• AUFGABE 1
Bearbeite in den Zeilen zu räumlichen Beziehungen alles von der Zeile mit „Upon examining this picture, which one among“ bis hinunter zur Zeile mit „Answer: [22,97] → [0,136] → [87,80] → [26,44]“: Ersetze dort „camera distance“ durch „distance from the camera“ und gib nur diesen Abschnitt sonst unverändert wieder.

• AUSGEWÄHLTER AUSZUG
=====

Diese Villancicos von Juan París sind von sehr klassischer Machart und einer Klanglichkeit, die bereits Einflüsse des neuen Stils aufweist, der sich seit der Aufklärung entwickelt hat und sich vom Klassizismus ableitet. Beispielsweise setzt er in einigen seiner Werke kleine Kammerorchester im konzertanten Stil ein. Lesen wir dazu nun aus dem Villancico „Parió María en Belén“ (1814) von Juan Paris (Katalonien, ca. 1759-Santiago de Cuba, 1845):

 

Refrain

Maria kam nieder in Bethlehem,

Und sie kamen, um ihr Kind zu sehen

Viele sind es, viele waren es,

Und so war es wohl gut.

 

Coplas

  1. Mit vierzehn Jahren

und noch dreieinhalb Monaten

gebar Maria die Ehre und den Retter,

um den der Himmel den Himmel gebeten hat.

Und an diesem Tag bat der Mensch

– auch wenn dies verwundern mag -,

dass Gott seinen Namen nenne.

Und er hielt Wort, indem er Christus sandte.

So sagte der Vater „ja“,

und der Heilige Geist auch.

Und so war es wohl gut.

 

  1. Es kamen die Wöchnerin zu sehen

– wenn auch nicht zu ihr als Person,

sondern als Lebensquelle –

viele ältere und noble Menschen.

An die Stelle dessen, was Adam aß,

tritt nun dieses wunderbare Brot,

dieses Brot mit schönen Blumen,

schönen Blumen und auch Eva unter ihnen;

Süßigkeiten junger Mädchen

Die schlecht bekommen und gut schmecken.

Und so war es wohl gut.

 

Betrachtet man die Musik der zweiten Hälfte des 19. Jahrhunderts, so kann man feststellen, dass sich hier allmählich ein Kreolismus manifestierte. Kreolen nannte man auf Kuba die im Land geborenen Nachfahren der weißen Siedler, die sich nicht mehr als Einwanderer verstanden und eine eigenständige Kultur entwickelten, eine Mischung aus Elementen ihrer ursprünglichen und der im Land vorgefundenen Kultur. So kann man beobachten, dass in jenen Jahrzehnten ein musikalisches Repertoire entstand, das man von seiner stilistischen Einordnung her von nun an klar als kubanisch definieren kann.

=====

• AUFGABE 2
Führe den Auszug über die Villancicos von Juan París und die kubanische Musik von der Stelle an weiter, an der er endet.

Zeilen zu räumlichen Beziehungen:
=====

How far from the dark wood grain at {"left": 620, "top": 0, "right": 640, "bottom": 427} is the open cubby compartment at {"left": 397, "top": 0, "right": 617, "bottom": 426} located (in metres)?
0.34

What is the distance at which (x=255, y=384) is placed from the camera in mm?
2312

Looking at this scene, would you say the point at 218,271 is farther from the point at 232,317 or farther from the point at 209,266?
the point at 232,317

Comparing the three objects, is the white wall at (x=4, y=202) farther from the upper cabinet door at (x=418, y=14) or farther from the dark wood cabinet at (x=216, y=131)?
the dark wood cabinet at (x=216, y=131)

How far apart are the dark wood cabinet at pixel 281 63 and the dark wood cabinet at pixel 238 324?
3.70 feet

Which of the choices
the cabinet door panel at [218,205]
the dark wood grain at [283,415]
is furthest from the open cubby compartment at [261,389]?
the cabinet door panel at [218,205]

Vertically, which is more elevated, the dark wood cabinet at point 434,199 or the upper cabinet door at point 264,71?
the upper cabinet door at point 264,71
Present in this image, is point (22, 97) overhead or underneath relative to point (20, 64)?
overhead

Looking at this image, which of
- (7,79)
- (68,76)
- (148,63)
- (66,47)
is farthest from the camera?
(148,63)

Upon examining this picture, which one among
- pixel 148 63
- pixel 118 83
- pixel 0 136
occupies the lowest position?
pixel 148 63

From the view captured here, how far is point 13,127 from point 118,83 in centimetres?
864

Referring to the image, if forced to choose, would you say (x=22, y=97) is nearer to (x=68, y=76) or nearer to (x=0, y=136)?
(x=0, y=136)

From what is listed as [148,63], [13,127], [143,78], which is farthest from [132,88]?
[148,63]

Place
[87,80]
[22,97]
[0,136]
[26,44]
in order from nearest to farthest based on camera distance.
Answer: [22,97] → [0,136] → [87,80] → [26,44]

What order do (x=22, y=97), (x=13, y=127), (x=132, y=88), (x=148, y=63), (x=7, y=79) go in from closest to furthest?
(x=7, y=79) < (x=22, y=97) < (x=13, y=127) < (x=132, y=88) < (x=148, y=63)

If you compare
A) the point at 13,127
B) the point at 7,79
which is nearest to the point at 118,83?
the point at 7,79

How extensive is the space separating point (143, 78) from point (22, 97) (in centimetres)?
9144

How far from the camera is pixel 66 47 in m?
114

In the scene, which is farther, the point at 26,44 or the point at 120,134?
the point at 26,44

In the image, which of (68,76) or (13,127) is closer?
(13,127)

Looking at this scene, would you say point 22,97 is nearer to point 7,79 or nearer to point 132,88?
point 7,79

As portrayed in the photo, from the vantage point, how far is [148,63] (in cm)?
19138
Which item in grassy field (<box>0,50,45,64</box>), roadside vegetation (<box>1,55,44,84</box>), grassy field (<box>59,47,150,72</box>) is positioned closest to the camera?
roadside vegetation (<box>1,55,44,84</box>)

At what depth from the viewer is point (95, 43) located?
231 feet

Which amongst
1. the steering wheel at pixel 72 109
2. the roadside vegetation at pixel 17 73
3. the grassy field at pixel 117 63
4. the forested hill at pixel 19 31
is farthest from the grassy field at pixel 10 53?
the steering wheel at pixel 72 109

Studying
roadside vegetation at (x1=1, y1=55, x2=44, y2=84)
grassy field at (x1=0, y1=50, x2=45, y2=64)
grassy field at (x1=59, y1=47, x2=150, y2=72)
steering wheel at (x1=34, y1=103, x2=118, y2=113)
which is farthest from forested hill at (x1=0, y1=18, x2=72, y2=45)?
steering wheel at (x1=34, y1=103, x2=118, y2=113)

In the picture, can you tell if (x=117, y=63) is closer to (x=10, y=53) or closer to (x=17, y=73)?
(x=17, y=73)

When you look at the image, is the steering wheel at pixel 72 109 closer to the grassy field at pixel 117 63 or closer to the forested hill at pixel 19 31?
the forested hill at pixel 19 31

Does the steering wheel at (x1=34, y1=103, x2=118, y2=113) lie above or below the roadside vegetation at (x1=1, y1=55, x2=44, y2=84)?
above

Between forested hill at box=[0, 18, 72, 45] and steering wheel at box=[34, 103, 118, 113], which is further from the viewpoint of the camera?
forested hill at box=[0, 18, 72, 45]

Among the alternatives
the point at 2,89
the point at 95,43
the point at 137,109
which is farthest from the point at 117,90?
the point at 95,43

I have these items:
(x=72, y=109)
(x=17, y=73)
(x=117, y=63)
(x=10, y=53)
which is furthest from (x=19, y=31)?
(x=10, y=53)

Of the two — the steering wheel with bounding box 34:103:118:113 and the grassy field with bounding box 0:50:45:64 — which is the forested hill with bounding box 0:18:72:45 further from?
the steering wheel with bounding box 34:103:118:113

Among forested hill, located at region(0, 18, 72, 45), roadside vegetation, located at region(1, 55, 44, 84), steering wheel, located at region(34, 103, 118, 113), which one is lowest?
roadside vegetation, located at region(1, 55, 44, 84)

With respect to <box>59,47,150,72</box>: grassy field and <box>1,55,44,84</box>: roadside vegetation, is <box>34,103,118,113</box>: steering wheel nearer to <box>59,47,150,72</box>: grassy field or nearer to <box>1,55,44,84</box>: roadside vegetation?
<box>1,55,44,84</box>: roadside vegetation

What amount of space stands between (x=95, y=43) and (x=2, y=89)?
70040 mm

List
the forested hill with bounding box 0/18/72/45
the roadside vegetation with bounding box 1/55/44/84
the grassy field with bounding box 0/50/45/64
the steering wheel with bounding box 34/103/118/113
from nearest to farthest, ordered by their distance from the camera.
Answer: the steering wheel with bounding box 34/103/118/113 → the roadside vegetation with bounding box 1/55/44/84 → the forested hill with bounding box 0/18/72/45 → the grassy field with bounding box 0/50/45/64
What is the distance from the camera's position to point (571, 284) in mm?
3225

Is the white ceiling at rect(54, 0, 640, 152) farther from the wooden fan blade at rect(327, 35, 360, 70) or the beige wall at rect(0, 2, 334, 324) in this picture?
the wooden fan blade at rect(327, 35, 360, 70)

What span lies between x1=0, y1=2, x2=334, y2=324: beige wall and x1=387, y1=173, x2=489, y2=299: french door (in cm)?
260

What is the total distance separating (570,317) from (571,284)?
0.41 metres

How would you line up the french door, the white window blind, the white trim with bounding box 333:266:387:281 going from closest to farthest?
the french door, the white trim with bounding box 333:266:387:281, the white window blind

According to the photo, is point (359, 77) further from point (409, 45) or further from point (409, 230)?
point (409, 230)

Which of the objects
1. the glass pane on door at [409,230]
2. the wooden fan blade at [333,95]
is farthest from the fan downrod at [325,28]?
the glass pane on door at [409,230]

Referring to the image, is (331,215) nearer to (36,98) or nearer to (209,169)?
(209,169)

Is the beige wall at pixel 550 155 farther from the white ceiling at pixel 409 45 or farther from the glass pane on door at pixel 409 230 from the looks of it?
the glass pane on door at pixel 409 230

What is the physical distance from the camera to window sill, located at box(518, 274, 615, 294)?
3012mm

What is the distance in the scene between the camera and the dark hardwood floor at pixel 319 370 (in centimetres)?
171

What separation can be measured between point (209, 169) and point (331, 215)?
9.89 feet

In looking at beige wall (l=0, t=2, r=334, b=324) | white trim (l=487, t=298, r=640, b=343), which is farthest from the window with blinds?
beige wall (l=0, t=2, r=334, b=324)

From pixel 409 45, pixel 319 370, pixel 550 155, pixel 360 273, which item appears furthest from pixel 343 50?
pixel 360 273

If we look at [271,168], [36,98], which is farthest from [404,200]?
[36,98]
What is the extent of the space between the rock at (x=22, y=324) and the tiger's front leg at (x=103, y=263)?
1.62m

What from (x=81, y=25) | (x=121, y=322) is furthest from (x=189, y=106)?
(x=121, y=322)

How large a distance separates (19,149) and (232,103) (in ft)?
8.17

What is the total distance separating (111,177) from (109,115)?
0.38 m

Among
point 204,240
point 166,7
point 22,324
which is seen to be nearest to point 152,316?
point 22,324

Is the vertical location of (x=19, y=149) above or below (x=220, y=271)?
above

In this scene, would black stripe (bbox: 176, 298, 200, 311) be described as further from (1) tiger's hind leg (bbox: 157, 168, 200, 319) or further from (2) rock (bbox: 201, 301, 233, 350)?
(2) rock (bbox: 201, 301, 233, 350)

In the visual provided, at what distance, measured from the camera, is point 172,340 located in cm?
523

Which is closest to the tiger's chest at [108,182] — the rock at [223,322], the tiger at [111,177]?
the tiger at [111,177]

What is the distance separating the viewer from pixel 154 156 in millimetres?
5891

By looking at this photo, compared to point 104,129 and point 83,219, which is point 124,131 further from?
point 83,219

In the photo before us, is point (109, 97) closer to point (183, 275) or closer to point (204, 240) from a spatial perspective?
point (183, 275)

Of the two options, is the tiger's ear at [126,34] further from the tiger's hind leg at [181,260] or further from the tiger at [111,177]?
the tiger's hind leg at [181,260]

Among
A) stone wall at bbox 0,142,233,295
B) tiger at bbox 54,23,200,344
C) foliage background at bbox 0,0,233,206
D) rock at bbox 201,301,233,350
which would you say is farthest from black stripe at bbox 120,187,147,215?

=====

• ANTWORT 1
Upon examining this picture, which one among
- pixel 148 63
- pixel 118 83
- pixel 0 136
occupies the lowest position?
pixel 148 63

From the view captured here, how far is point 13,127 from point 118,83 in centimetres?
864

Referring to the image, if forced to choose, would you say (x=22, y=97) is nearer to (x=68, y=76) or nearer to (x=0, y=136)?
(x=0, y=136)

From what is listed as [148,63], [13,127], [143,78], which is farthest from [132,88]?
[148,63]

Place
[87,80]
[22,97]
[0,136]
[26,44]
in order from nearest to farthest based on distance from the camera.
Answer: [22,97] → [0,136] → [87,80] → [26,44]

• ANTWORT 2
 

Die Jungfrau von El Cobre

 

Im Jahr 1687 berichtet der Kapitän Juan Moreno, ein aus dem Dorf El Cobre stammender, damals 85-jähriger Schwarzer, von einer Begebenheit, die sich als höchst bedeutsam erweisen sollte und aus der sich der wichtigste religiöse Kult des kubanischen Volkes überhaupt entwickelte, die Verehrung der Barmherzigen Jungfrau von El Cobre:

„Eines Morgens, als das Meer ruhig lag, legten Juan und Rodrigo de Hoyos und der, der dies berichtet, vor Sonnenaufgang vom Cayo Francés in einem Boot in Richtung der Salinen ab. Und als sie besagten Cayo Francés hinter sich gelassen hatten, sahen sie etwas Weißes auf dem Schaum des Wassers, von dem sie nicht erkennen konnten, was es sein könnte, und beim Näherkommen hielten sie es für einen Vogel, und als sie noch näher kamen, sagten die beiden Indios [Juan und Rodrigo], dass es ein Mädchen wäre, und sie erkannten es und sahen das Bild der Muttergottes, der Heiligsten Jungfrau Maria mit dem Jesuskind in dem Armen und einem kleinen Täfelchen, und auf besagtem Täfelchen waren einige große Buchstaben, die der besagte Rodrigo de Hoyos vorlas, und da stand: ‘Ich bin die Barmherzige Jungfrau’, und sie wunderten sich, dass ihr Gewand nicht nass war.“

Das Bild der Heiligen Jungfrau der Göttlichen Barmherzigkeit war bereits um 1612 nach Kuba gelangt. Zunächst war sie nur von den Bewohnern des Dorfes El Cobre in der Nähe von Santiago de Cuba verehrt worden, hauptsächlich einfachen Minenarbeitern, die von schwarzen Sklaven abstammten. Im Lauf der folgenden zwei Jahrhunderte entwickelte sich die Verehrung der Barmherzigen Jungfrau von El Cobre zum wichtigsten religiösen Kult der kreolischen Bevölkerung. Sie wurde zur Schutzpatronin der Kreolen, zur Repräsentantin ihres Heimatlandes.

Und ein Kreole war es auch, nämlich Cratilio Guerra Sardá (Santiago de Cuba, 1835-1896), Interimskapellmeister an der Kathedrale von Santiago de Cuba, der der Jungfrau von El Cobre erstmals auch in der Musik ihren Platz einräumte. So finden wir in den Büchern der Domkappelle im Jahr 1867 einen Hinweis auf die Feier des Festes Unserer lieben Frau der Barmherzigen Jungfrau von El Cobre, dessen musikalische Gestaltung Cratilio Guerra oblag.

Bis dahin hatte die Verehrung der Muttergottes der Barmherzigkeit überwiegend politische Bedeutung, da sie als Sinnbild der nationalen Identität für die ethnische und kulturelle Einheit der kubanischen Bevölkerung stand. So war sie auch die religiöse Leitfigur der Mambíes, also der aufständischen Kubaner, die für die Unabhängigkeit Kubas von Spanien kämpften.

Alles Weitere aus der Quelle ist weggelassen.